There were twenty-five lodges of Indians near Fort Bridger, some of the savages having come to trade, and not a few of them being employed as trappers by the fur buyers. They were mostly of the Snake tribe and had with them quite a large herd of cattle.
Already Susan Mitchell and Mary Parker had seen enough of the Indians to satisfy their curiosity, and whether they wore moccasins of a little different pattern from other Indians, or fashioned their bows and arrows after another manner, was not sufficient inducement to persuade them to encounter such conditions as were to be found in the lodges.
In order to give our cattle a rest we remained at Fort Bridger two days, after which we went on again with the hope of soon coming upon the Columbia River.
Our men had been told by the fur buyers that it was of the greatest importance we push forward at all speed, lest we be caught among the hills by the snow, and during the four or five days following our departure from the post, we traveled more rapidly than at any other time since leaving Independence.
The month of August had well set in when we came to Soda Springs, and there it was I had counted upon surprising Susan Mitchell; nor was I disappointed.

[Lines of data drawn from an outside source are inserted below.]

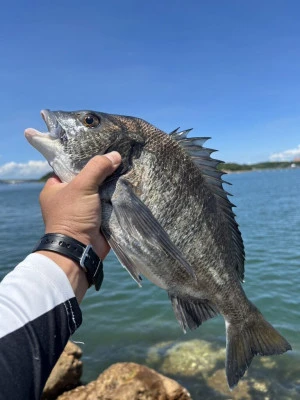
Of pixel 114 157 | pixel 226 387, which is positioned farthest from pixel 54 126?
pixel 226 387

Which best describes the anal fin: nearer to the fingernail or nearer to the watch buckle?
the watch buckle

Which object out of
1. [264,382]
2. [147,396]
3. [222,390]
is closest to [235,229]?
[147,396]

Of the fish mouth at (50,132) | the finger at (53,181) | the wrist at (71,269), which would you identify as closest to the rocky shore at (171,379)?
the wrist at (71,269)

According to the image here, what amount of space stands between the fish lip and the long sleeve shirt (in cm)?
112

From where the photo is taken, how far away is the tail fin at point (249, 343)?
3.46m

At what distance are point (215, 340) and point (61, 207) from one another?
24.1 feet

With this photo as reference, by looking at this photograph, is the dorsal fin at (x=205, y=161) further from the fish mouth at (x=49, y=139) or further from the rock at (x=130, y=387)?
the rock at (x=130, y=387)

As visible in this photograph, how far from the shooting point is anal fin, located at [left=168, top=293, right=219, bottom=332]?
335 cm

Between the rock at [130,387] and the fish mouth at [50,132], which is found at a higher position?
the fish mouth at [50,132]

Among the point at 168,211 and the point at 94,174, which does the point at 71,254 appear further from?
the point at 168,211

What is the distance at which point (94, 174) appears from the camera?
262 cm

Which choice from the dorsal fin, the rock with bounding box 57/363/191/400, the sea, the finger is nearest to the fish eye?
the finger

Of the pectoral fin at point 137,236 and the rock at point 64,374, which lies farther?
the rock at point 64,374

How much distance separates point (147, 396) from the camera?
4965 mm
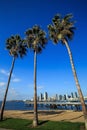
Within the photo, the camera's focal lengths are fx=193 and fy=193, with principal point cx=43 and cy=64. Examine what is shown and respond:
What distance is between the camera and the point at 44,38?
29.4m

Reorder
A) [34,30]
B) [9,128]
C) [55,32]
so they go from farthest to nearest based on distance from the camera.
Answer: [34,30]
[55,32]
[9,128]

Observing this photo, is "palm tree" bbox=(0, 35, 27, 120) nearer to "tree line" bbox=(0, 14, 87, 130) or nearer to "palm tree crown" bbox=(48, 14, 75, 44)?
"tree line" bbox=(0, 14, 87, 130)

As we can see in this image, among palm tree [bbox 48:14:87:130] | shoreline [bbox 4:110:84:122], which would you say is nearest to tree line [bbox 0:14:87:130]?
palm tree [bbox 48:14:87:130]

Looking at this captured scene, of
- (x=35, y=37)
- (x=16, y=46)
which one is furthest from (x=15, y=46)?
(x=35, y=37)

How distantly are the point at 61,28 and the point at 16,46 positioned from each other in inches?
472

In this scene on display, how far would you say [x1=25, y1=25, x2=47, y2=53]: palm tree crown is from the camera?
2922 centimetres

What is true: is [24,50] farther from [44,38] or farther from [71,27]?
[71,27]

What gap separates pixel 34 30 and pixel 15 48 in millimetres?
7015

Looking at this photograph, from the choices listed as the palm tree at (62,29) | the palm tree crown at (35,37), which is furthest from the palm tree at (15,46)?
the palm tree at (62,29)

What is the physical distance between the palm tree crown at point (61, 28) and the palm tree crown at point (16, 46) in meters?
10.0

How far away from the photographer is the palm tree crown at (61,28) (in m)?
25.2

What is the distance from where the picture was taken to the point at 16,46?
34.8 metres

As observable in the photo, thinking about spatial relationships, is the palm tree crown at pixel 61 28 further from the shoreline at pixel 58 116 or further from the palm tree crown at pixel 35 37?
the shoreline at pixel 58 116

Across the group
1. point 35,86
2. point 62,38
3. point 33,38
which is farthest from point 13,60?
point 62,38
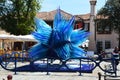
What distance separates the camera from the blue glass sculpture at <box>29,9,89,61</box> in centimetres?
2702

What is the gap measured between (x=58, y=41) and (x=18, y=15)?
2038 centimetres

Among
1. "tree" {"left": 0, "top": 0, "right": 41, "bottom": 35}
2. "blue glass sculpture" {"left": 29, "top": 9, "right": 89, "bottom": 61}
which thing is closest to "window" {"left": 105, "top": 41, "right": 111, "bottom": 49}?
"tree" {"left": 0, "top": 0, "right": 41, "bottom": 35}

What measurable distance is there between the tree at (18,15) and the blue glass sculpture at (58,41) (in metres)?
18.7

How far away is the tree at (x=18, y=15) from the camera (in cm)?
4635

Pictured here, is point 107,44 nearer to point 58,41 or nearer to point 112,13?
point 112,13

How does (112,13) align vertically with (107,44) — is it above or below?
above

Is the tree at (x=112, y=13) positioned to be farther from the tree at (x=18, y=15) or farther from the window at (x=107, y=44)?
the window at (x=107, y=44)

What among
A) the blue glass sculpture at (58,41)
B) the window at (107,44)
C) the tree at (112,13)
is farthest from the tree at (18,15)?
the window at (107,44)

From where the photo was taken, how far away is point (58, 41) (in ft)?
88.6

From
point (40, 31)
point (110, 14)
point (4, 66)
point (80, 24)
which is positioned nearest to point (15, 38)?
point (40, 31)

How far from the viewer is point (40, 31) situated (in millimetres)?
27766

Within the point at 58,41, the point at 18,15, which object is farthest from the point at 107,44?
the point at 58,41

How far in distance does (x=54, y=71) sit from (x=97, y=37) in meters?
43.6

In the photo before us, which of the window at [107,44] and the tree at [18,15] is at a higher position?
the tree at [18,15]
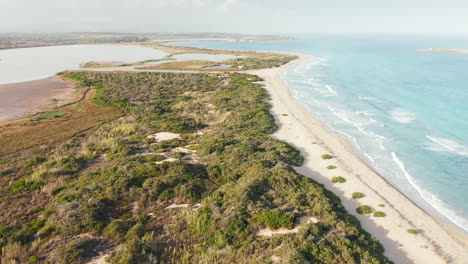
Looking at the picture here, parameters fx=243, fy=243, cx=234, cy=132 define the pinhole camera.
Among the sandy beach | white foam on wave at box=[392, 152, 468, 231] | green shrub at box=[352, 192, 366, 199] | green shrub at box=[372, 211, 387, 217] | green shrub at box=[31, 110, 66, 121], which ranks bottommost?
white foam on wave at box=[392, 152, 468, 231]

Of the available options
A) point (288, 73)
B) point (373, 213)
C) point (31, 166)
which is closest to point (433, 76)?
point (288, 73)

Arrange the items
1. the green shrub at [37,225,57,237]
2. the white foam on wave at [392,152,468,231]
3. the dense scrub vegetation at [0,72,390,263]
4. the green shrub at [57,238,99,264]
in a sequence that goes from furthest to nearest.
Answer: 1. the white foam on wave at [392,152,468,231]
2. the green shrub at [37,225,57,237]
3. the dense scrub vegetation at [0,72,390,263]
4. the green shrub at [57,238,99,264]

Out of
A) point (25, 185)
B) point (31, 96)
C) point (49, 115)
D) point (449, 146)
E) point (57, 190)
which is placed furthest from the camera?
point (31, 96)

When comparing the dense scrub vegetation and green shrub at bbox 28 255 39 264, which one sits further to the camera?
the dense scrub vegetation

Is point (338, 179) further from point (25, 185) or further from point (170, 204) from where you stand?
point (25, 185)

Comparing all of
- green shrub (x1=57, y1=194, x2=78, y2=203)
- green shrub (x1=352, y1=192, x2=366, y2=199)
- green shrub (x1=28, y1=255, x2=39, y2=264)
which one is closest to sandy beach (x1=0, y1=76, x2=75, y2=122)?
green shrub (x1=57, y1=194, x2=78, y2=203)

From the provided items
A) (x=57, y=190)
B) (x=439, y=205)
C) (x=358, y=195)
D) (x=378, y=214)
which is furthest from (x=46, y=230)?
(x=439, y=205)

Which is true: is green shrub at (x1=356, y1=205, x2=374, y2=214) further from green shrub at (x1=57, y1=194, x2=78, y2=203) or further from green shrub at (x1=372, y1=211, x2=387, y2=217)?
green shrub at (x1=57, y1=194, x2=78, y2=203)
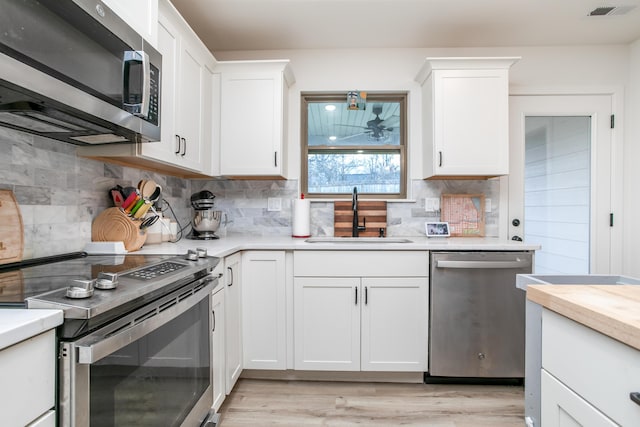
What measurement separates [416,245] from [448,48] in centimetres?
173

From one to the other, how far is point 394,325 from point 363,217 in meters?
0.90

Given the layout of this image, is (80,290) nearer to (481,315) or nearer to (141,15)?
(141,15)

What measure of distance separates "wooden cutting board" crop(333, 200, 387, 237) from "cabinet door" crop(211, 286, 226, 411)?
1174 mm

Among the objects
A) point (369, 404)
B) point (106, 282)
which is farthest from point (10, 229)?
point (369, 404)

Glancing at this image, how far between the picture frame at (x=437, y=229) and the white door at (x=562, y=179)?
1.76ft

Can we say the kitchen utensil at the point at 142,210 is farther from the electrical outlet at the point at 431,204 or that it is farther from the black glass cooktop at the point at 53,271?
the electrical outlet at the point at 431,204

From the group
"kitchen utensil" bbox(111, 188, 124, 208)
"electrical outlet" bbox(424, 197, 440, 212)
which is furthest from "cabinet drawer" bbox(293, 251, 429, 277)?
"kitchen utensil" bbox(111, 188, 124, 208)

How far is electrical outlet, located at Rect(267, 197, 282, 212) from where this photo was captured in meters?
2.71

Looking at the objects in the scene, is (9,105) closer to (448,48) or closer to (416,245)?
(416,245)

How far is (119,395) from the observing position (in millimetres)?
879

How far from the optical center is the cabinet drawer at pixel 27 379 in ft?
1.90

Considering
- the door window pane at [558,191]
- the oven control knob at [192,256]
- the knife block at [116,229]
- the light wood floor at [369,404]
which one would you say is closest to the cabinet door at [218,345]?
the light wood floor at [369,404]

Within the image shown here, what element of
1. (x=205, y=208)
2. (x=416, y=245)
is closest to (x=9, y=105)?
(x=205, y=208)

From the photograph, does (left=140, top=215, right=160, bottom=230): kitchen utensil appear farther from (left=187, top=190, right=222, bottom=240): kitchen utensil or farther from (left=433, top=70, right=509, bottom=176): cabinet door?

These springs are small hills or mounds standing at the right of the trail near a grove of cedars and pines, while the water that has oozed out of them in the past has formed a solid crust of soda for miles around, so hard that one may walk upon it.
The liquid soda is warm and sparkling as it comes to the surface, and when it has been led some distance away where it may be cooled, is as pleasing a drink as one can find in any of the shops in the East, for it is the true soda water as made by God Himself.